Souls and desires. They don’t call Gaye’s music “baby-making” for nothing. But as openly erotic as he could be — “Let’s Get It On” and “I Want You” — he could transcend mere carnality. “Here, My Dear” and the double-Grammy-winning “Sexual Healing” transport us to ever more divine realms of longing, hurt, hope. “What’s Going On” and “Mercy, Mercy Me (The Ecology)” bring us back to Earth. What binds them all, of course, is the elegant singer’s persuasive and pervasive sensibility: lush, haunting and nourishing.
 
“Marvin expressed a profound and human kind of discussion,” says David Ritz, who wrote Divided Soul: The Life of Marvin Gaye. “He agonized over how to reconcile spirit and flesh. From R. Kelly to Prince, they are all children of Marvin because he was cathartic. He faced what is troubling, and turned chaos into art. What makes him permanent isn’t only that he defined the questions in a deep, deep way, but he articulated them with such lyrical beauty that you’re just in heaven, you want to listen over and over again.”

About Gaye’s slinky 1972 song, “Trouble Man,” Joni Mitchell wrote:

“It was so influential to my music and my singing. It excites me from the downbeat — the way the drums roll in — the suspense — the approaching storm of it.”

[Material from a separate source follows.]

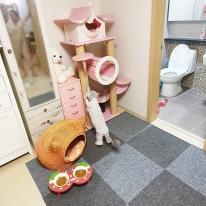 베란다만들기 캣타워 고양이 매트 강아지 미끄럼 방지 슬개골 보호 타일 카페트(50x50cm)
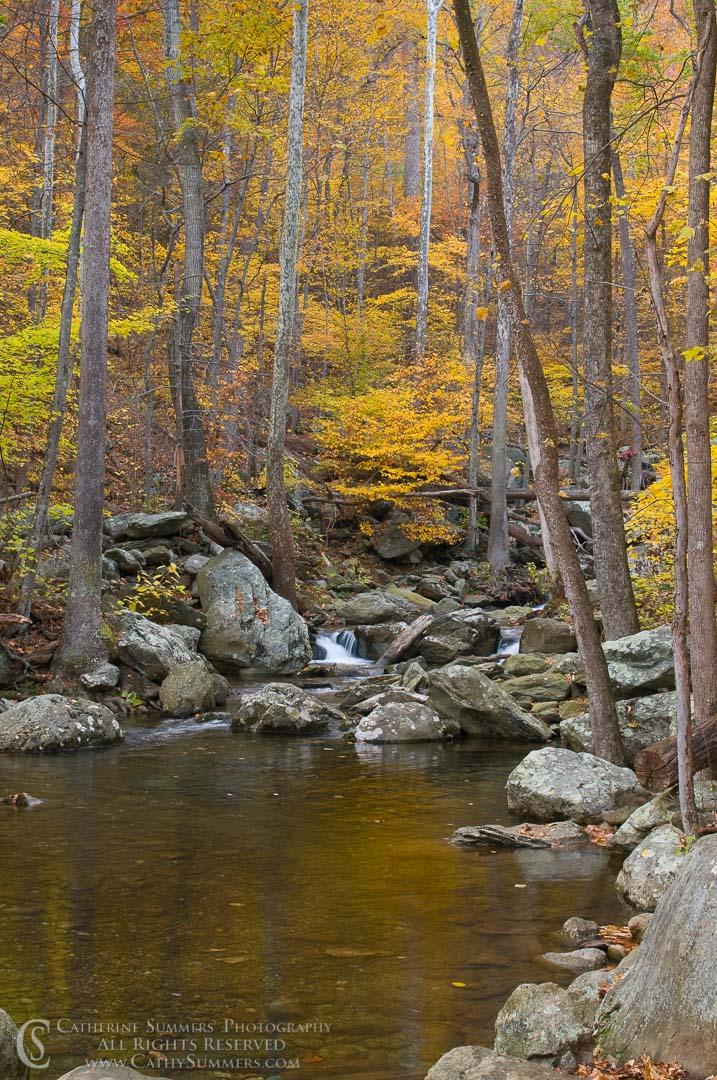 White Oak Canyon, Autumn Afternoon #3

That was Marvin Gaye’s fractured, complicated life, an approaching storm. (The drama of it has attracted Hollywood; two bio-pics are in the works.) He was born on April 2, 1939, to a Pentecostal preacher and a domestic worker. Violence was endemic in the household. Gaye’s father, an alcoholic, regularly beat the children, especially his rebellious son. As Gaye sang in Joni Mitchell’s favorite song, “I come up hard, awful hard.”

He dropped out of high school, joined and then was let go by the Air Force, sang doo-wop on the streets of D.C. in 1957. When a colleague brought him to Detroit’s Motown Records, he began as a session drummer but soon had his first hit, singing 1962’s “Stubborn Kind of Fellow.” That year he married Anna Ruby Gordy, a sister of Motown’s president Berry Gordy Jr. More hits followed, a long string of them — “How Sweet It Is (To Be Loved By You)” in 1964, “I’ll Be Doggone” and “Ain’t That Peculiar,” both in 1965. Gaye hooked up with Tammi Terrell in 1967, and their winning pop duets included the classic “Ain’t Nothin’ Like The Real Thing.”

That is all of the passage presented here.